Does celiac disease lead to weight gain?

Weight gain is anything but typical in celiac disease, the classic, well-studied illness caused by an autoimmune reaction to gluten.

“Do people gain weight because they have celiac disease that’s not diagnosed?” asks celiac disease expert Joseph Murray. “Not usually. Usually they tend to be underweight compared to the general population.” Murray is a gastroenterologist and professor of medicine at the Mayo Clinic in Minnesota.

That’s because their reaction to gluten damages their intestinal lining, so it absorbs less—not more—of the food they eat. “Some people with celiac disease don’t absorb as many calories from what they’re eating as a normal person would,” notes Murray.

What are the common symptoms of celiac disease?

“Diarrhea, bloating, gaseousness, abdominal pain, anemia, fatigue, joint pain, headache, skin rashes, and mouth ulcers,” says Murray, who is also president of the North American Society for the Study of Celiac Disease. “And in children, growth failure, short stature, and maybe developmental delay.”

Dr. Oz may have been talking about non-celiac gluten sensitivity. Some people have fewer GI symptoms like gas or diarrhea when they stop eating gluten, even though they don’t have celiac disease.

Is weight gain a major sign of non-celiac gluten sensitivity?

It’s hard to say, for one good reason: “We don’t know if there is a true non-celiac gluten sensitivity,” says Murray. “It could be wheat intolerance, it could be wheat sensitivity, or it could be something else entirely.”

In 2011, Australian researchers reported that 34 patients without celiac disease had fewer GI symptoms on a gluten-free diet. “That study was probably the best evidence that there may be a condition called non-celiac gluten sensitivity,” says Murray.

"That study was probably the best evidence for non-celiac gluten sensitivity," says Murray. "But the researchers corrected that with their second publication."

In 2013, the Australians put 37 patients with possible non-celiac gluten sensitivity on a diet that was low in FODMAPS (fermentable oligosaccharides, disaccharides, monosaccharides, and polyols). FODMAPS include fructose, lactose, sorbitol, and other short-chain carbohydrates that are poorly absorbed. A low-FODMAP diet is also low in gluten, but it’s not gluten-free.

While their symptoms lessened when people ate the low-FODMAP diet, adding back gluten produced no more or fewer symptoms than adding back a placebo (whey).

“That tells us that their symptoms were probably not due to gluten,” says Murray.

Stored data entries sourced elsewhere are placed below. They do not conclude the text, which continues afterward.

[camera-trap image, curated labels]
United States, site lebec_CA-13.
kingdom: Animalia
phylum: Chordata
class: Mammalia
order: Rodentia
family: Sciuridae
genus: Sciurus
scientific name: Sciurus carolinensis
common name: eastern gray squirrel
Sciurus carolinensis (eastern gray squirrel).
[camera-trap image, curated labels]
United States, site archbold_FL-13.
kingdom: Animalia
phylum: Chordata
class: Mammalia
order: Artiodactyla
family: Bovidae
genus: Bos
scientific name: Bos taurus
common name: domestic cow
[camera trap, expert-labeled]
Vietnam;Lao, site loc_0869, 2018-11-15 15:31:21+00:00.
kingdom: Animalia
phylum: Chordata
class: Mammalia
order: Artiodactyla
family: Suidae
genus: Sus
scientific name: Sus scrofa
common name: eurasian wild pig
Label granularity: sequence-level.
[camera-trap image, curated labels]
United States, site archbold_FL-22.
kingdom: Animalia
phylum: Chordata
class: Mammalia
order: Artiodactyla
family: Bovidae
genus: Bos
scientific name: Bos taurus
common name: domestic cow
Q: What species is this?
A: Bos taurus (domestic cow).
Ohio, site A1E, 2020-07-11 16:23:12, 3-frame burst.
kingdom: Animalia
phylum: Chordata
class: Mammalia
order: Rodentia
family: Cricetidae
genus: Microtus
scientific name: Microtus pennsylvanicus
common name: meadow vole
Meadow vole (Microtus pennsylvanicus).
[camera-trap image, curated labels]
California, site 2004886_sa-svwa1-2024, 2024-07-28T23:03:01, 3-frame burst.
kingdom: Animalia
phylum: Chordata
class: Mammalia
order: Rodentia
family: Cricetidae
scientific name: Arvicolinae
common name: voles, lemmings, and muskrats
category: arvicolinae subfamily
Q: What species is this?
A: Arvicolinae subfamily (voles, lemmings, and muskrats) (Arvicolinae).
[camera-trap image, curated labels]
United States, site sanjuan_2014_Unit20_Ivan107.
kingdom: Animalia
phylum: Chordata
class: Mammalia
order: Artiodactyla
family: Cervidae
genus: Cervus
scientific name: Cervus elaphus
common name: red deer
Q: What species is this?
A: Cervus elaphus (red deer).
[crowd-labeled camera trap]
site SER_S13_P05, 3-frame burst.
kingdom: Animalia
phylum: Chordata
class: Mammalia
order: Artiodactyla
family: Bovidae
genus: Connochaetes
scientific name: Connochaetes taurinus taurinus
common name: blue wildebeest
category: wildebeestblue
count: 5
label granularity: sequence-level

“The whole premise that there is a disorder called non-celiac gluten sensitivity is way overblown. There really isn’t hard scientific evidence to support it.”

His advice: If you think you're sensitive to gluten, find out if you have celiac disease. That means a blood test for three antibodies and, if you have them, a biopsy.

Why you should test for celiac disease first

Going off gluten can make the antibodies temporarily disappear, which makes celiac harder to detect.

“If you have celiac disease, you need to know it, because you need to be gluten-free completely, and for life,” cautions Murray. “And your family members should be tested, because they’re at much higher risk for celiac disease.”

A gluten-free diet can be expensive, and it may be low in fiber or folate or other vitamins.

And you need to know that the treatment is working. “If someone has celiac disease, they have a damaged intestine,” says Murray. “We need to make sure that it recovers or you’re at increased risk for malignancies.”

Just trying a gluten-free diet might delay the correct diagnosis.

“I’ve seen patients who have had conditions like Crohn’s disease, and the diagnosis has been delayed because they were trying out a gluten-free diet,” says Murray. “Sometimes they felt better for a few weeks, and then their symptoms started to creep back again.”

It’s not surprising that some people feel better without gluten, he adds.

“They’re eating less, at least for a while, and they may be eating healthier because they’re eating less junk food. There’s also a placebo effect.”

The bottom line

“Test first, test right is the message. This is a chronic disease that requires lifetime treatment. It requires certainty,” says Murray.